(Behind The Scene) L.A. Lights Indie Movie Festival Wilayah Bandung




O hisashiburi desu ne ^^/
            Saya mau menceritakan sedikit tentang pengalaman saya kemarin mengikuti Festival Film yang kece ini, yaitu L.A. Lights Indie Movie Festival. Dan yang pertama yang ingin saya katakan, saya berhasil berfoto bersama Pak Jujur Prananto! *Alhamdulillah*.




Saya dan Pak Jujur Prananto. cita-cita kesampaian, berfoto dengan beliau haha :D
Penulis skenario handal yang Indonesia miliki—yang sudah saya kagumi sejak saya berumur 10 tahun, hore!!! \^^/.
            Lalu … lalu … saya juga mendapatkan kesempatan belajar mindmapping ide membuat skenario film. Dan intinya memang sama dengan mindmapping dalam pembuatan cerpen, dan novel yang biasa saya buat (nggak beda jauhlah). Cumaaaaa…. Memang pada saat pengembangannya yang agak susah ^^a. 



Pak Jujur Prananto, Penulis Skenario Petualangan Sherina, AADC, Ungu-Violet, Doa yang Mengancam , dll
Penulis Skenario yang saya kagumi sejak saya berumur 10 tahun

Ngantreee


Saya mengikuti workshop sehabis Zuhur dan mengantri lumayan lama, karena di dalam pada belum keluar. Tapi, di luar saya memiliki kesempatan berkenalan dengan Eca, mahasiswi Universitas Parahyangan yang berkuliah di jurusan Filsafat. Saya ngobrol2 sedikit sama dia; menanyakan tentang metafisika, dan sub-sub ilmu filsafat lainnya, kebetulan saya memang tertarik dengan filsafat. Sayangnya, percakapan kami terpotong karena antrian sudah maju dan kami harus masuk ke dalam. 

Zona Idea, tempat saya mengikuti Challenge :)

Oke, balik lagi ke awal. Di dalam auditorium Balai Kota Bandung, tempatnya dingin banget. Dan kebetulan saya belum makan dari pagi, alhasil di dalam berapa kali nguap dan hampir tertidur haha :D. Tapi, saya berusaha keras agar mata ini tetap membuka karena materi yang diberikan Pak Jujur Prananto sangat penting buat saya di masa depan (saya punya cita-cita jadi penulis scenario juga soalnya hehe).  Dan Pak Jujur memang ramah banget, dan menjelaskan secara rinci keseluruhan yang dia tahu dalam dunia pembuatan skenario. Cara beliau menjawab pertanyaan peserta pun asik dan rendah hati., padahal beliau itu menurut kaca mata saya adalah legendanya penulis skenario di Indonesia, tapi nggak pelit sharing sama kita-kita yang masih amatiran ini (kita? Lo aja kali -,- haha).

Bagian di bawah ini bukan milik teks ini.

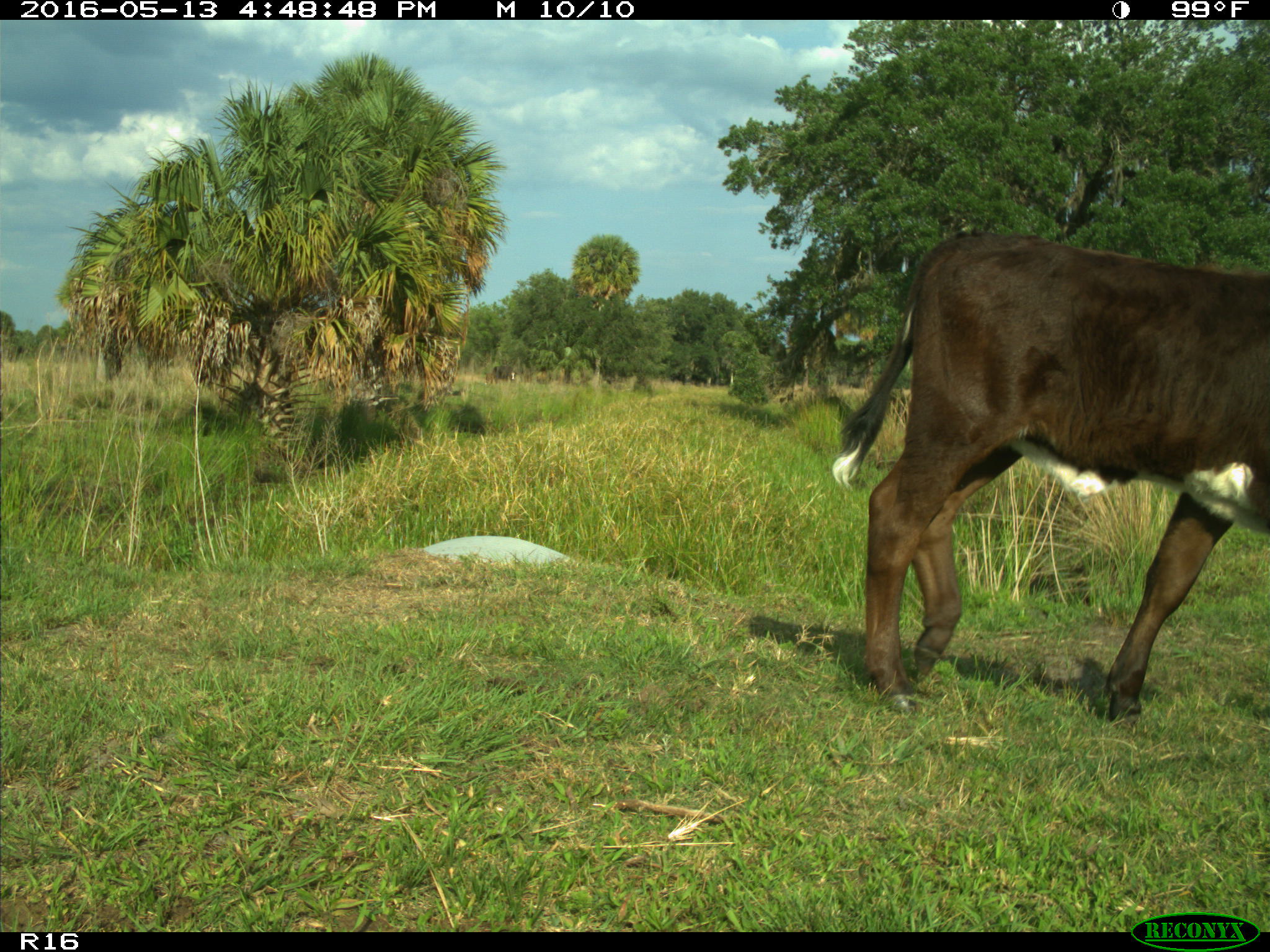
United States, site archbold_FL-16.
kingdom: Animalia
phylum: Chordata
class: Mammalia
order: Artiodactyla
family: Bovidae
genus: Bos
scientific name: Bos taurus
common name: domestic cow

ID Card yang saya dapat, terus sama bonus2nya hehe


Yang jelas saya sangat bersyukur karena berhasil mendapatkan ilmu langsung dari penulis skenario yang saya kagumi itu. Di sini naskah saya nggak lolos masuk 20 besar, karena setelah saya analisis kembali outline naskah yang saya buat memang terlampau KLISE. Padahal saya memiliki naskah yang sangat absurd dan ke-TWIST-annya lumayan absurd pula, saya agak nyesel kenapa nggak pake naskah itu.

Pintu Masuk ke Festival


Tapi, yasudahlah, tahun depan masih ada kesempatan. Dan saya akan mengikutinya lagi (berusaha menghibur diri sendiri hihi).
            Tahun depan kalau nggak ikut yang di wilayah Bandung, Jakarta pun bakal saya jabanin. Mencari ilmu itu bukan hanya di tempat kuliah, Guys. Tetapi kalian bisa dapatkan di mana saja, dan kalian bukan menunggu ilmu itu datang ke kalian sendiri. Kalian harus mencarinya….
            Oh ya, saya mendapatkan kata-kata bagus dari L.A. Lights Indie Movie Festival ini: à Movie Maker not follow trend, they START them.